> **Source document**:
But I like to know if there going to be a new target bow? I already got 2 exceeds and a Excell but I am weighting to see if there going to be a new one before I have my dealer to order a new Excell for me!!
Pm me with a answer yes or no! Thanks 

Plus I have ready all the threads and if the hater can weight , well they need to! 
I have and been a PSE MAN FOR YEARS & OUN 08 xforce - bowmadness , Oman and they was fast but speed don't mean crap when u need a tank to pull them back with or after you get them back they fill like a sponge! My Athens shoot at 30 inch ibo 300. -337 !! 337 is my afflixtion!! And there smooth so how fast do you need??? 
Ilike I say shoot the best beat the rest ATHENS! thanks BHK


----------



## rodney482 (Aug 31, 2004)

Bone Hed Killer said:


> Ok Rodney ! Congrads on new bow looks grate so far !

> **Problems to solve**:
[A] From the archery forum thread, extract the stretch from "I have and been" through "grate so far !", word for word.
[B] Write what comes next in the archery forum thread, starting after its last sentence.

> **Spatial questions based on scenes**:
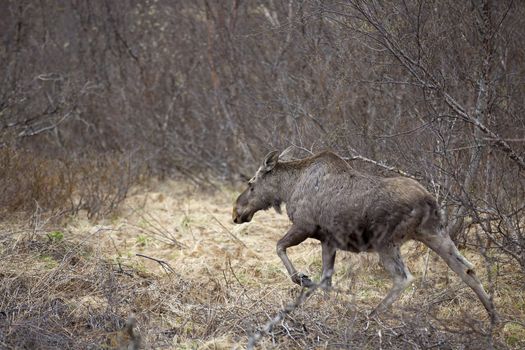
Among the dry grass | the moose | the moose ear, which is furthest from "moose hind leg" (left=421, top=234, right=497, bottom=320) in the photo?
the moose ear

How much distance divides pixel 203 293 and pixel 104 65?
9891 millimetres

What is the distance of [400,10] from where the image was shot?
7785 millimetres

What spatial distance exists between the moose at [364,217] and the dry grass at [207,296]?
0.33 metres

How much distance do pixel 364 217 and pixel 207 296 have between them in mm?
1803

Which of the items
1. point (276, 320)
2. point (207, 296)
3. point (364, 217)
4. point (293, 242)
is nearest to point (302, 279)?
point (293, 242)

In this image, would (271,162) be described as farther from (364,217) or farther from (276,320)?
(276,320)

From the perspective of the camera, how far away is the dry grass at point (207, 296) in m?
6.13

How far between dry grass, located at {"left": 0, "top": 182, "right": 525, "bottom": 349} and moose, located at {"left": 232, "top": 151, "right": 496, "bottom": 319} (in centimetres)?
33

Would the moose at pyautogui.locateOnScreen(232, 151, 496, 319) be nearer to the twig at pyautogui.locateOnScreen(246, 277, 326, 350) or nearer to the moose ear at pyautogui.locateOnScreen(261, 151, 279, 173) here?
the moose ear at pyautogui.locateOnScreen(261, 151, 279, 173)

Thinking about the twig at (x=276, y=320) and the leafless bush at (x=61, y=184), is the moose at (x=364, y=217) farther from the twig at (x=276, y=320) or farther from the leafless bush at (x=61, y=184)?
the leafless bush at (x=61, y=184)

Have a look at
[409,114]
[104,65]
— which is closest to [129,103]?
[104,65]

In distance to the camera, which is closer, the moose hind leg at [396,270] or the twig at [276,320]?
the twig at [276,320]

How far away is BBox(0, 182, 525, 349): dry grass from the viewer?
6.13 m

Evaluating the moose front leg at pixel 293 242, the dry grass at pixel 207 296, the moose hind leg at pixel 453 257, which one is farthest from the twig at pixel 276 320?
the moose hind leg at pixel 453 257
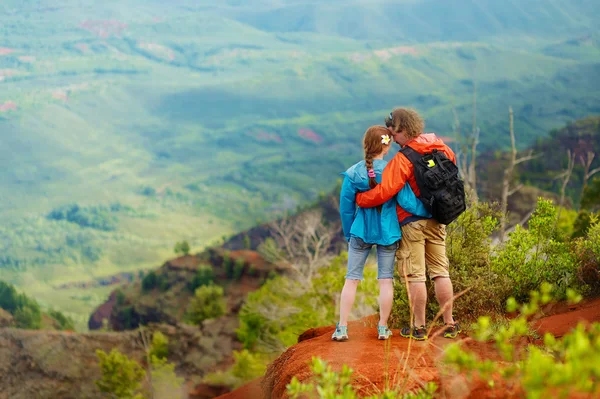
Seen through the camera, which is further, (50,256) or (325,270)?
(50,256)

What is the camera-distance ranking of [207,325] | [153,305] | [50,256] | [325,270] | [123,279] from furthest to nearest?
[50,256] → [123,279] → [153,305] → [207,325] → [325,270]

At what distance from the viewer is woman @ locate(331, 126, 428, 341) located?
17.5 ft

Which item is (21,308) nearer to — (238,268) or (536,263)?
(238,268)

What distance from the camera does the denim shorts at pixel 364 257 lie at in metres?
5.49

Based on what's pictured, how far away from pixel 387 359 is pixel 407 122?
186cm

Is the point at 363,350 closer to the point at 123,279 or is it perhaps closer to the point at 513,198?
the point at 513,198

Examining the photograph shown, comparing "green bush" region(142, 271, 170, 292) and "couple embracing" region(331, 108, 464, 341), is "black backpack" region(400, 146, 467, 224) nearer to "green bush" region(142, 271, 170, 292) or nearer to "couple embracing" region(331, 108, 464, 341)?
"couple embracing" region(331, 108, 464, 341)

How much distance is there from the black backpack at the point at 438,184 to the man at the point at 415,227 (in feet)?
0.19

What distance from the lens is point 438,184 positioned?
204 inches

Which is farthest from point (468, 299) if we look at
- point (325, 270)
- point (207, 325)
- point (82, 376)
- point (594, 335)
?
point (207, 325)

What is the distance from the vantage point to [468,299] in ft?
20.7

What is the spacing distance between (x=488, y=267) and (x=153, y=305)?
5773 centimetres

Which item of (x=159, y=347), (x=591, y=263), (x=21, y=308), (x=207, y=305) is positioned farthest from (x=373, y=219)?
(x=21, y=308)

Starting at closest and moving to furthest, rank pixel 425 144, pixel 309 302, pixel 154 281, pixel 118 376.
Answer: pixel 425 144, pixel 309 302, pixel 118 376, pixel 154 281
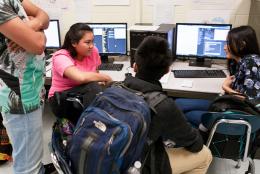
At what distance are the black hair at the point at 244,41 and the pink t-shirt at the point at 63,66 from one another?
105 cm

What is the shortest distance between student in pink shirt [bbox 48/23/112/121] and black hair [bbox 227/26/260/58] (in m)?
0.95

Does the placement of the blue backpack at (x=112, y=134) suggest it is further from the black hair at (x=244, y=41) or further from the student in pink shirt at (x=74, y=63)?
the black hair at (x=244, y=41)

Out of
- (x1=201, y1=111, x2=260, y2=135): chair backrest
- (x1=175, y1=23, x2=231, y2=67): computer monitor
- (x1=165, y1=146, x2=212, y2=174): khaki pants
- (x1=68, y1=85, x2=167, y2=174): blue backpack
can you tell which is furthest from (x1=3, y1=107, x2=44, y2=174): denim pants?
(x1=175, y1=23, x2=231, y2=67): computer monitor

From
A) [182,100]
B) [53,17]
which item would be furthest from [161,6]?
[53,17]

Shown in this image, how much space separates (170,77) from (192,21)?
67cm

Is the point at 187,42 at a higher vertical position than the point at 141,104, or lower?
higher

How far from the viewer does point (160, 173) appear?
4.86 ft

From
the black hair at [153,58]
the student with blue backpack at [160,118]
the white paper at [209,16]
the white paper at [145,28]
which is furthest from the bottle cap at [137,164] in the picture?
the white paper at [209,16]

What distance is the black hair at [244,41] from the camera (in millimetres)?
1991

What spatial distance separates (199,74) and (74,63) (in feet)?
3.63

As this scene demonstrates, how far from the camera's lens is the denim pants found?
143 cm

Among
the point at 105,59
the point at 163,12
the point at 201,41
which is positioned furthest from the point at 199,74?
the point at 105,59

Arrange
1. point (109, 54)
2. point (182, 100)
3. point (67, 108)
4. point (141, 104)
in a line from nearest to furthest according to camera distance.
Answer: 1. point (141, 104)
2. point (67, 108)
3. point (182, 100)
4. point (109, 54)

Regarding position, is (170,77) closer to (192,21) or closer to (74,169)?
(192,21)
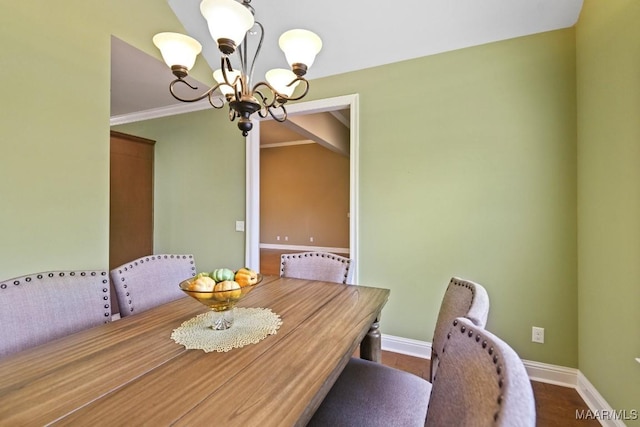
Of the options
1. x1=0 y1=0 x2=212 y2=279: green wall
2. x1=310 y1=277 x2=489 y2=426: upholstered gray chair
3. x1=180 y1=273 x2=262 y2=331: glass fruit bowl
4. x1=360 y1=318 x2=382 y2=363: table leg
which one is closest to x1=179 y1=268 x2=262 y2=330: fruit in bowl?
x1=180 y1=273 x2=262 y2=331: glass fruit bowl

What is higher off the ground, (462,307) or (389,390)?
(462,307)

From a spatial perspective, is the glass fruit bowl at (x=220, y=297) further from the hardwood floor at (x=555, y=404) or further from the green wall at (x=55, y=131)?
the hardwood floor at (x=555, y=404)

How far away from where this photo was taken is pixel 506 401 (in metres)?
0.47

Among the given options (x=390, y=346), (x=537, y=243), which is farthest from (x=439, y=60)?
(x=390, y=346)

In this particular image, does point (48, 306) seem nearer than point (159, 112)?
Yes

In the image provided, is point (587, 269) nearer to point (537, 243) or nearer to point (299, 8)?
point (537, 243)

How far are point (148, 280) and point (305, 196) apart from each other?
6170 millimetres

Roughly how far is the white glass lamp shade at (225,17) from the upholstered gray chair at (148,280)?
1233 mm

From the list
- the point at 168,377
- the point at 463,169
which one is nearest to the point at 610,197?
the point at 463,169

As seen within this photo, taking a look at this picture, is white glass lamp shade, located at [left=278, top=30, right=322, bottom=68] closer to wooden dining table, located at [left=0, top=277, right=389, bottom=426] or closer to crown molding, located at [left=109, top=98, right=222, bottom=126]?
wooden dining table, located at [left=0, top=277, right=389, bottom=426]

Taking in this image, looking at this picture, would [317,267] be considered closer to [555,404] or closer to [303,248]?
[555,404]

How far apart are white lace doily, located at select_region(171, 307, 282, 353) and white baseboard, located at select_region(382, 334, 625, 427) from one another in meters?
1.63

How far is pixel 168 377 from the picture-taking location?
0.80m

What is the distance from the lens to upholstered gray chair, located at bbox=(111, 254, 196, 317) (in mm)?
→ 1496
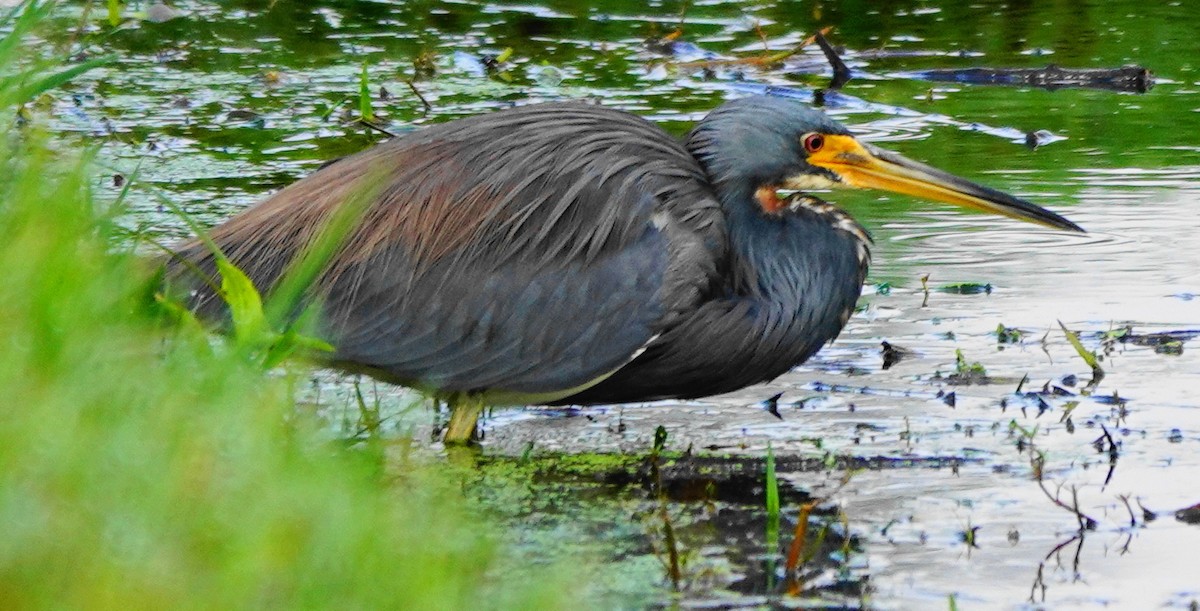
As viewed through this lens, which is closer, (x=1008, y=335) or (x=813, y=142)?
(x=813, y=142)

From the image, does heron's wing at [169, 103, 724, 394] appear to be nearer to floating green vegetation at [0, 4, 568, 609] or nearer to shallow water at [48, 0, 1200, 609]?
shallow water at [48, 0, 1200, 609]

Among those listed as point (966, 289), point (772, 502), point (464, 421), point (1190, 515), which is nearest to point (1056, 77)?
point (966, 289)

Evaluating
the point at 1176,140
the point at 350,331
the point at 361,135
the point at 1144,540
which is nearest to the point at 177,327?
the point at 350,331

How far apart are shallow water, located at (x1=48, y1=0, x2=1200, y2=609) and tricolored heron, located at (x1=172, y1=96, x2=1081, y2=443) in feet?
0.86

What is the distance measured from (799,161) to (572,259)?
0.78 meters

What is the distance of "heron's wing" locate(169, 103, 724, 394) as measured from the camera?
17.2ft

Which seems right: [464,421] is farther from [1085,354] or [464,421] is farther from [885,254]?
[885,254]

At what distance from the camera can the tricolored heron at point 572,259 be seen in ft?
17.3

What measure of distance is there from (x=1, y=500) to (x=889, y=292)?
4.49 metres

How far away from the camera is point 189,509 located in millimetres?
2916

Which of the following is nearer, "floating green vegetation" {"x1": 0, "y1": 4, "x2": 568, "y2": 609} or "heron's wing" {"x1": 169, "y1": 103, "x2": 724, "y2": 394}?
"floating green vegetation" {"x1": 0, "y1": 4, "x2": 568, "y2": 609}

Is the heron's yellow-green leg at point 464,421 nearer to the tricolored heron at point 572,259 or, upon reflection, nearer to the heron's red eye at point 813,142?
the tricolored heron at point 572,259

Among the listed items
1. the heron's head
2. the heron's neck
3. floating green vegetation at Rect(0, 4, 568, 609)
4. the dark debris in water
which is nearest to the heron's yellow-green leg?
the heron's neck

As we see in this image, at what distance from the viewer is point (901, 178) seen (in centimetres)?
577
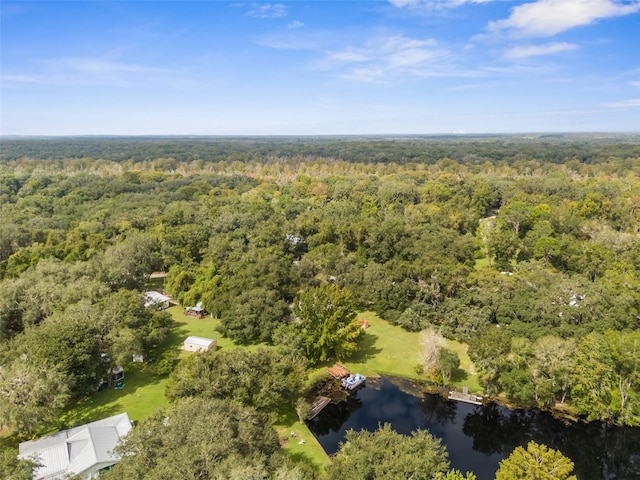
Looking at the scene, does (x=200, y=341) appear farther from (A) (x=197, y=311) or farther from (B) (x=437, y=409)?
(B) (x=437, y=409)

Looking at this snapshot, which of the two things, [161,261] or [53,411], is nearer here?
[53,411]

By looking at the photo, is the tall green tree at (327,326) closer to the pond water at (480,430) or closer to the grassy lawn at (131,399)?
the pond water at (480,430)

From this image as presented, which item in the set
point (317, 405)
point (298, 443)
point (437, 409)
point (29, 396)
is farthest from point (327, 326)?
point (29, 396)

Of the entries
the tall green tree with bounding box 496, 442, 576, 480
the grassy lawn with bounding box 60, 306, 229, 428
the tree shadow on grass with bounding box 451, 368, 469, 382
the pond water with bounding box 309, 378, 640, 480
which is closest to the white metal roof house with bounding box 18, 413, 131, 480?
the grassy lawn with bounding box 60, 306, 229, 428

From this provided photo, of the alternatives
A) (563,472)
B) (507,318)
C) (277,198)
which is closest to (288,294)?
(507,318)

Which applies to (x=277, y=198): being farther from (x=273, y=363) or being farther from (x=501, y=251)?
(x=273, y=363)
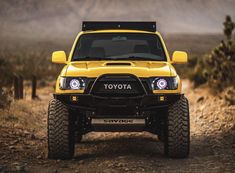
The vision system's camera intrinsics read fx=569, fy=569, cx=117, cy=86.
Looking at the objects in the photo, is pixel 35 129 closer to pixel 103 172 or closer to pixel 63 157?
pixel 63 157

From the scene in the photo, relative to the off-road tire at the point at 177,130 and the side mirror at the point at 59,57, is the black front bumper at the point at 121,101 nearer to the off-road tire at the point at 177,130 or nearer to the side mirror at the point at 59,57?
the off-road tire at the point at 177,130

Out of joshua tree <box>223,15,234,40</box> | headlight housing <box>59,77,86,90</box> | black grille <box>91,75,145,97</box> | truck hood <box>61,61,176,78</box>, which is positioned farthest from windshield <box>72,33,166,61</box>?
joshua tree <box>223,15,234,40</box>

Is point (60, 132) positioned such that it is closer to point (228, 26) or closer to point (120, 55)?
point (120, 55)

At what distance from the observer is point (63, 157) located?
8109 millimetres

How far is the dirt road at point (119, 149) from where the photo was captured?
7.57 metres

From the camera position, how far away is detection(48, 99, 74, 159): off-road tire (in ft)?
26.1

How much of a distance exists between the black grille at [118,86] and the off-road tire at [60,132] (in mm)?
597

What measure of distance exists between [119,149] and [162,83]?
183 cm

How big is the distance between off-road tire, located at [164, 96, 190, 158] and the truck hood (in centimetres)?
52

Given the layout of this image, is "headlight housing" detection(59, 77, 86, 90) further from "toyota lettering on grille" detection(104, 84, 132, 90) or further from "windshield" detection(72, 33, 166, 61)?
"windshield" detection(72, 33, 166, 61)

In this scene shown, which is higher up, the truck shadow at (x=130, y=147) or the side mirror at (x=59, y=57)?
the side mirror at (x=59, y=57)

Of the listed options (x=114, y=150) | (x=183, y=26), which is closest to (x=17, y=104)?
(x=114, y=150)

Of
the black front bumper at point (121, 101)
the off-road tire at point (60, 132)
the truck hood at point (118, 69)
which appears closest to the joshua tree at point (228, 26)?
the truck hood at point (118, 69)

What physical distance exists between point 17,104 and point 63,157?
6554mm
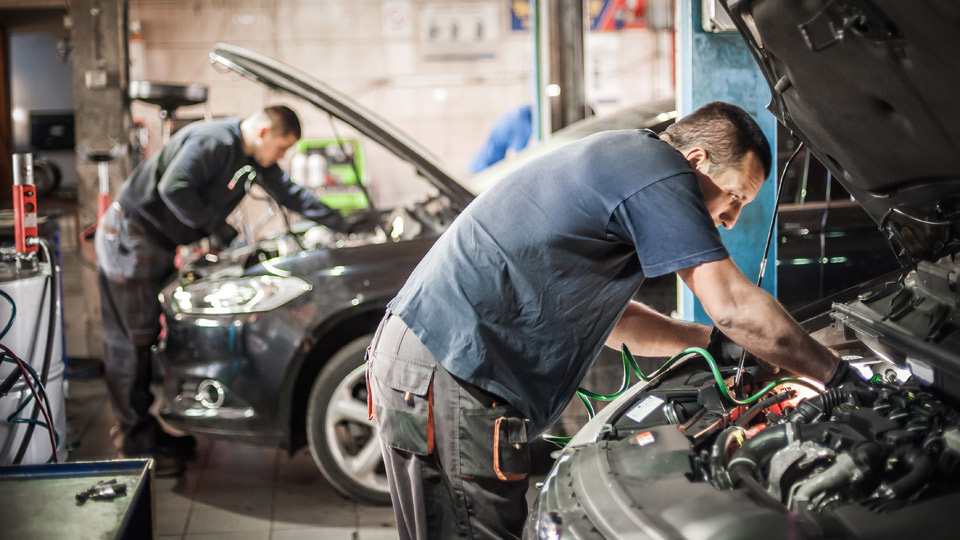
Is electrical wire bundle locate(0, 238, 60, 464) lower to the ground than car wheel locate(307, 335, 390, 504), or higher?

> **Answers to the exercises**:
[A]
I have and been a PSE MAN FOR YEARS & OUN 08 xforce - bowmadness , Oman and they was fast but speed don't mean crap when u need a tank to pull them back with or after you get them back they fill like a sponge! My Athens shoot at 30 inch ibo 300. -337 !! 337 is my afflixtion!! And there smooth so how fast do you need??? 
Ilike I say shoot the best beat the rest ATHENS! thanks BHK


----------



## rodney482 (Aug 31, 2004)

Bone Hed Killer said:


> Ok Rodney ! Congrads on new bow looks grate so far !

[B]
> But I like to know if there going to be a new target bow? I already got 2 exceeds and a Excell but I am weighting to see if there going to be a new one before I have my dealer to order a new Excell for me!!
> Pm me with a answer yes or no! Thanks
> 
> ...



We have 3 new bows we are working on... The Recluse is first followed by a bow that is over 36" ATA....


----------



## rodney482 (Aug 31, 2004)

VAHUNTER01 said:


> how long will it take dealers to get the new line up in stock? i really want to shoot these bows before i place a order


As soon as we possibly can,, I jumped the gun in Nov when I started talking about the Recluse so I dont want to speculate..


----------



## rodney482 (Aug 31, 2004)

Perry24 said:


> The riser looks great! When they ship I'll have to make a trip to LAS to shoot one.
> 
> How many layers are your Barnsdale limbs?


3 layers.... We do use a 5 layer on our excell


----------



## pumba (Sep 16, 2010)

well this is starting to be a fizzer are these going to be 2012 or the first of the 2013 bows to be released. People bagged boytech for trying to create hype on the release of their bows it seems that rodney is trying to take away from the bows that HAVE been released at the ATA show by starting this thread. I am not a fan boy have owned most bows from most of the manfacturers, just stating my opinion. I am sure the new bows will be as good as all of Athens other bows just sick of all the talk and no new bow.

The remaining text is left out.